Three Discrete Sampling Methods
This post describes and implements three methods which can be used to sample from any discrete probability distribution.
Probability integral transform
The first method is an “implementation” of the probability integral transform theorem. The theorem states that, for any continuous random variable \(X\) with cumulative distribution function (CDF) \(F_X\), \(Y = F_X(X)\) has uniform distribution. We can invert the equation above to sample from any continuous distribution. More concretely, we first sample \(y \sim U\) then use the inverse CDF to get \(x = F_X^{-1}(y)\) where \(x \sim X\). Although the probability integral transform is defined for continuous random variables, it can be shown to hold for discrete variables as well.
Unlike continuous variables, obtaining the CDF for discrete variables is trivial.

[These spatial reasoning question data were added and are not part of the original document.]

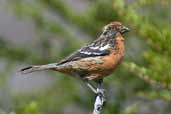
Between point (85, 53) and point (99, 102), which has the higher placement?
point (85, 53)

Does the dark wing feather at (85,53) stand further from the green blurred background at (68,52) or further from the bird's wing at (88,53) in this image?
the green blurred background at (68,52)

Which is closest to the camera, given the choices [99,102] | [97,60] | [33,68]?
[99,102]

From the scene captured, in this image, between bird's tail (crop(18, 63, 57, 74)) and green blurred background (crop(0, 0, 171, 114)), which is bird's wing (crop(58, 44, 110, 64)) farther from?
green blurred background (crop(0, 0, 171, 114))

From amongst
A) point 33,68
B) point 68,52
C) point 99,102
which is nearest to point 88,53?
point 33,68

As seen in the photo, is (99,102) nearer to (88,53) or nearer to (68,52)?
(88,53)

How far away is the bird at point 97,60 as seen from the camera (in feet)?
16.3

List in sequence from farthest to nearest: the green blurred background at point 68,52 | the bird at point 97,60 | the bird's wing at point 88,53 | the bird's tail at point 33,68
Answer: the green blurred background at point 68,52
the bird's wing at point 88,53
the bird at point 97,60
the bird's tail at point 33,68

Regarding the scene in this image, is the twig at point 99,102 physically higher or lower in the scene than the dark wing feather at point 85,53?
lower

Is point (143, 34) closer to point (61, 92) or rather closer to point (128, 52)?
point (128, 52)

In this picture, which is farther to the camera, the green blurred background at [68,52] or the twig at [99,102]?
the green blurred background at [68,52]

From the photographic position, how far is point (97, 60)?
17.0 ft

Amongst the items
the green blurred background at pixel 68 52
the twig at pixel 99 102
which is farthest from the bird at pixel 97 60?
the green blurred background at pixel 68 52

The CDF is equal to the cumulative sum of the probability mass function (PMF). Given discrete random variable \(X\) with PMF \([p_0, p_1, \dots, p_N]\), its CDF \(F_X\) is simply \([p_0, p_0 + p_1, \dots, p_0 + p_1 + \dots + p_N]\).
Putting everything together, to sample from any discrete probability distribution, we first sample \(y \sim U\) then return the last state where \(F_X < y\). Here’s what that looks like in Python:
from typing import List
import numpy as np
def sample(cdf: List[float]) -> int:
y = np.random.uniform()
idx = 0
while cdf[idx] < y:
idx += 1
return idx
We can see by inspection that each sample takes \(O(N)\) time, where \(N\) is the number of states \(X\) can take. Can we do better?
Binary search
One straightforward extension is to realize that the CDF is monotonic and hence sorted. We can use binary search to drive the runtime complexity to \(O(\log N)\). In Python this can be implemented in two short lines of code:
from bisect import bisect
def sample_binary_search(cdf: List[float]) -> int:
u = np.random.uniform()
return bisect(cdf, u)
Can we do even better?
Walker’s Alias Method
The optimal sampling method, know as Walker’s alias method, can sample from any discrete distribution in \(O(1)\) time. The basic intuition behind the method is to transform the PMF of a random into a 2d rectangle (as shown in Figure 1), randomly sample \(x, y\) coordinates inside the rectangle, and return the corresponding state aliased to those coordinates.
Although the intuition is straightforward, creating the alias table (Figure 1 right) and using it for sampling is somewhat involved. I found [1] gave a very clear description of how to do this, which I’ve implemented in Python below.
import copy
def construct_table(pmf: List[float]) -> List[Tuple[float, int, int]]:
pmf, mean, table = copy.copy(pmf), np.mean(pmf), []
for i in range(len(pmf)):
idxs = np.argsort(pmf)
i, j = idxs[i], idxs[-1]
tau = pmf[i] / mean
table.append((tau, i, j))
pmf[j] -= mean - pmf[i]
pmf[i] = 0 # Set to 0 to maintain correct sorting.
return table
def sample_alias(alias_table: List[Tuple[float, int, int]]) -> int:
N = len(alias_table)
u_1, u_2 = np.random.uniform(), np.random.uniform()
tau, i, j = alias_table[int(u_1 * N)]
return i if u_2 < tau else j
Assuming we precompute the alias table, it’s evident that the runtime complexity is indeed \(O(1)\) for each sample.